As real estate regains most-favoured-asset status, safeguards are being put in place in markets such as the UAE, UK and India to prevent a new property bubble, let the buyer beware. In hindsight, experts are always likely to throw the maxim, “If it looked too good to be true, it probably was”. So is a bubble forming in high-demand markets such as the UAE, the UK and India?
“It’s possible, but in cities where prices have actually skyrocketed beyond affordability,” says Anuj Puri, Chairman and Country Head, Jones Lang LaSalle India — global real estate firm. “It can be argued that they have done so almost everywhere in the country, but the fact is that people are still buying homes in most tier II and tier III cities. Nor is the supply in most of those cities either overly constrained or curtailed. So, when we talk of the possibility of a bubble we’re actually only talking of property in Mumbai and Delhi right now. And at this stage, it is still only a possibility.”

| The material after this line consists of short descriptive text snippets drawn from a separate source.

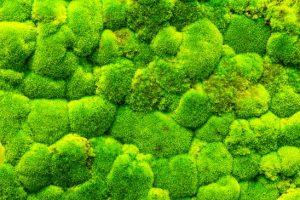 Frisches grünes Moos aus dem Wald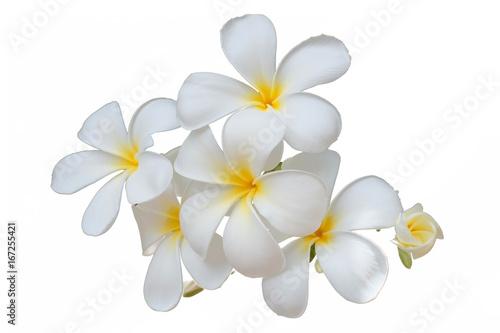 white flower or white flower background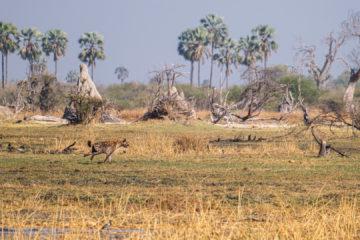 2.9.2019 - Kayak Tag 3, Morning Walk - Spotted Hyena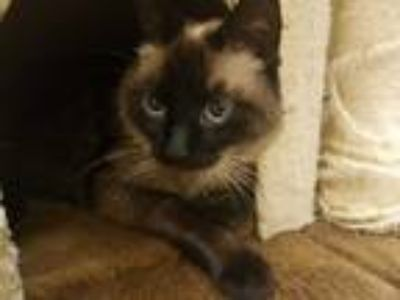 Adopt Baby a Black (Mostly) Siamese (short coat) cat in Lewisville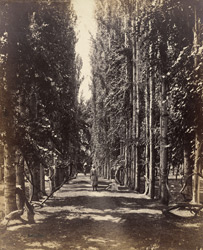 Avenue of vines & poplars, Srinuggur, Cashmere.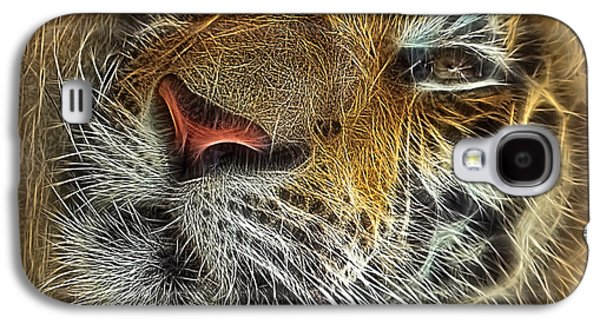 Whiskers Of The Tiger Galaxy S4 Case by Kaye Menner
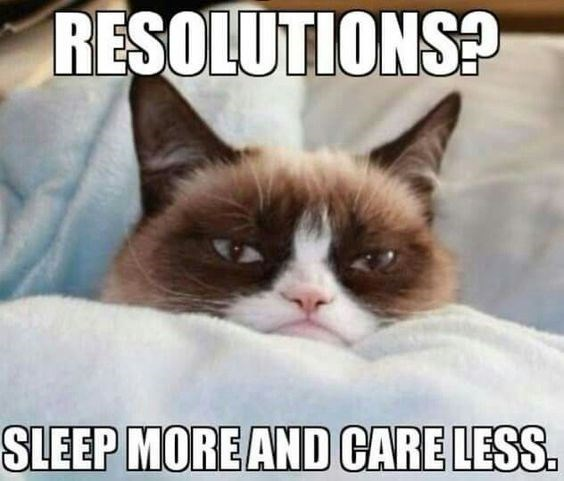 Cat - RESOLUTIONS? SLEEP MOREAND CARE LESS
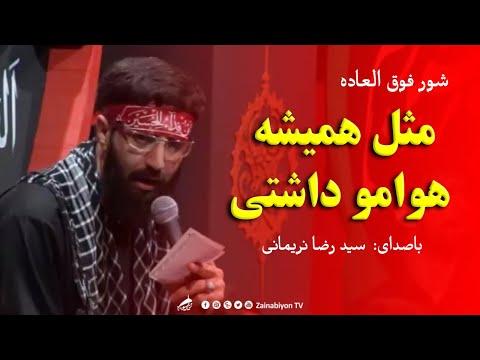مثل همیشه هوامو داشتی - سید رضا نریمانی | شور زیبا و فوق العاده | Farsi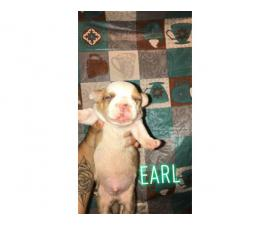 3 males pit bull pups for rehoming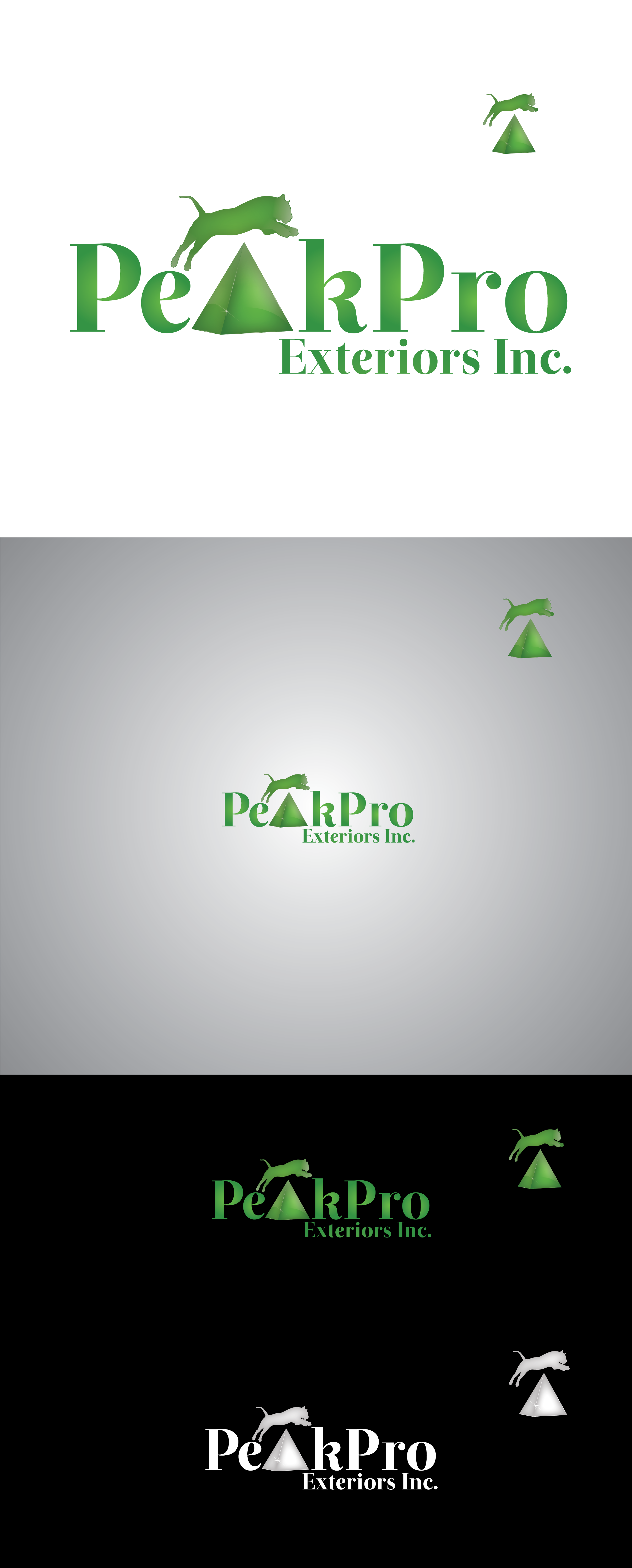 Logo Design by Private User - Entry No. 94 in the Logo Design Contest Captivating Logo Design for Peakpro Exteriors Inc..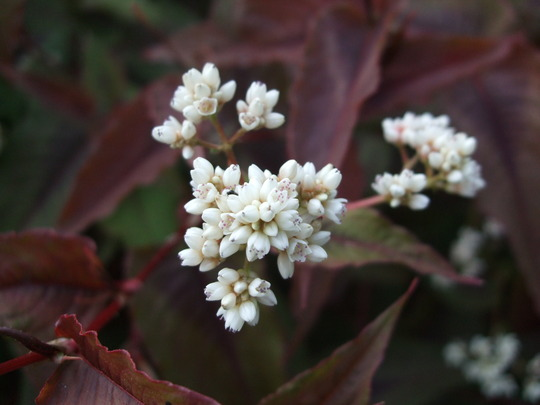 Persicaria flowers (Persicaria 'Red Dragon')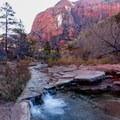 Stream in the canyon bed.- Kolob Arch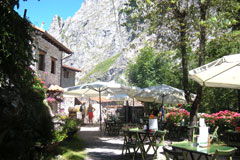 Bulnes-lunch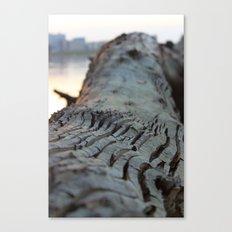 albero sapiente Canvas Print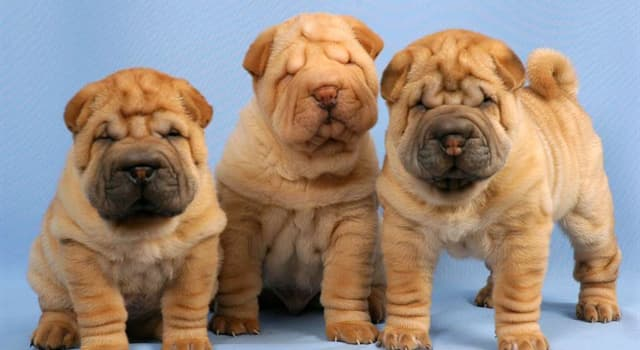 Nature Trivia Question: From which country did the Shar Pei dog breed originate?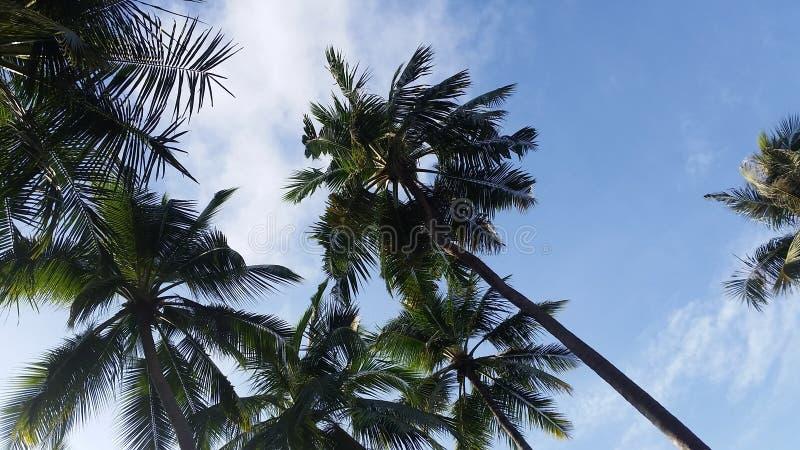 Tropischer Himmel stockfotos
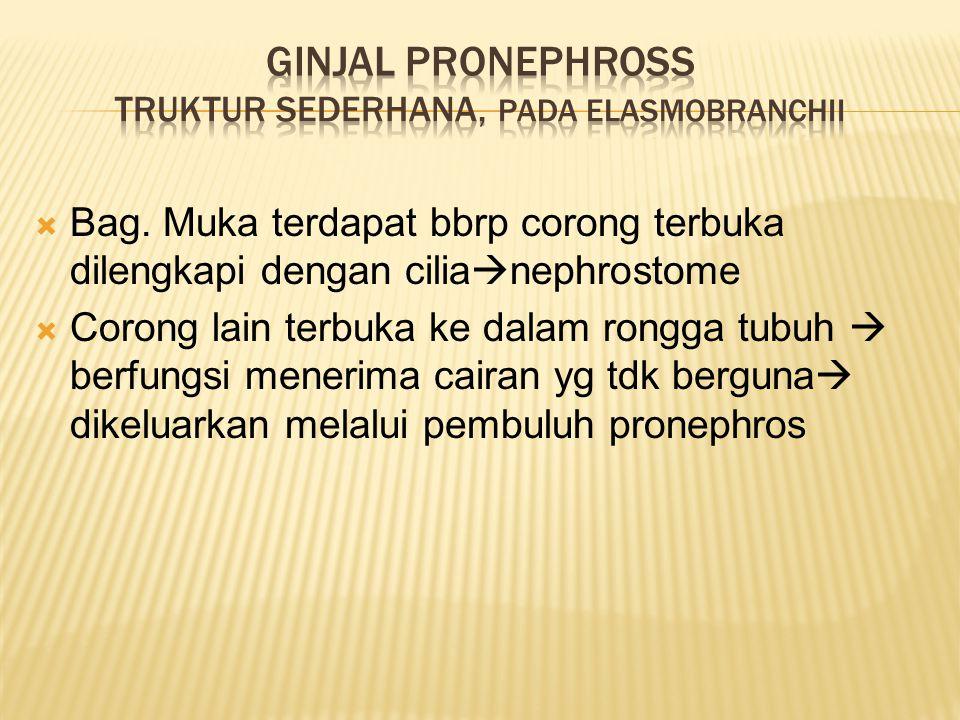 Ginjal PronephrosS truktur sederhana, Pada elasmobranchii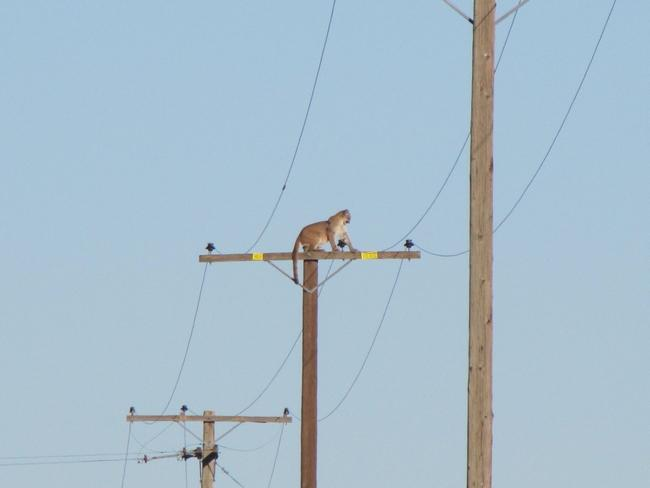 Only in California: a mountain lion climbs a telephone pole to escape screaming children. Photo by Peter Day/Daily News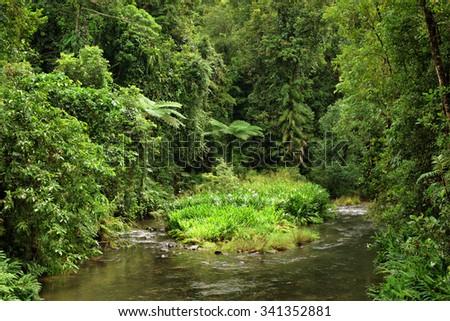 Henrietta Creek, Wooroonooran National Park, Queensland, Australia - stock photo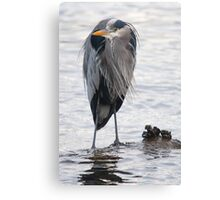 Great Blue Heron (as Vincent Price) Canvas Print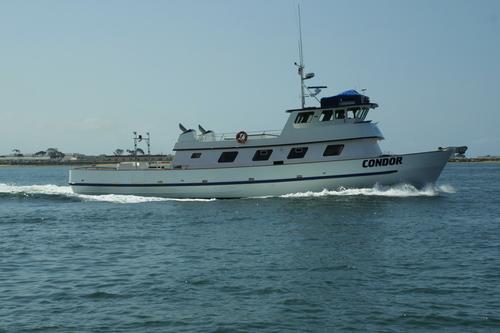 Condor sportfishing san diego ca for Fishing in san diego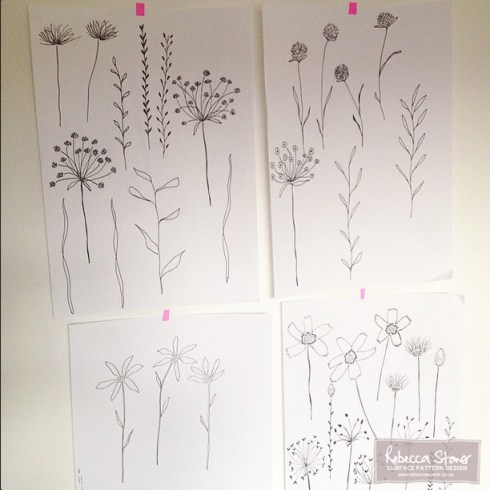 Botanicals by Rebecca Stoner as part of the #artdaily2015 project over on Instagram www.rebeccastoner.co.uk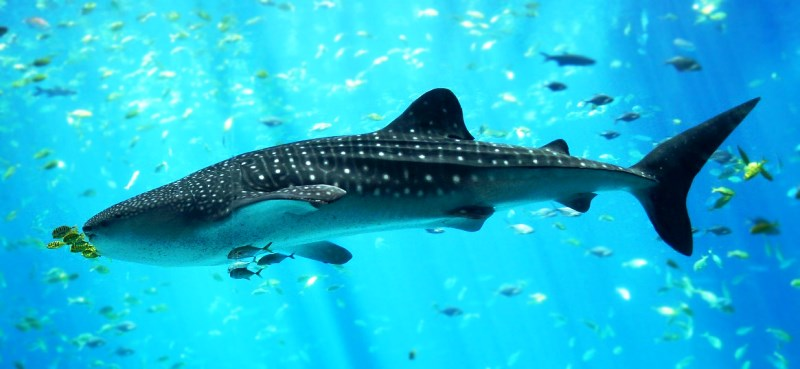 ББР. Китовая акула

Giles Hannah, Managing Director of London’s VanHan, says that London is the safest there may be. “London property prices are nearly 20 per cent higher today than they were at the 2007 pre-crash peak. London property is a mid- to long-term investment, and even if the bubble was to burst, London historically always recovers. London has a stable economy and is seen as a global city and is centrally located in Europe, the Middle East and Africa for trade. The Gulf has the world’s best airlines and with the excellent air transport links from the region to London, we can see interest in London property investment increasing for the next few years.”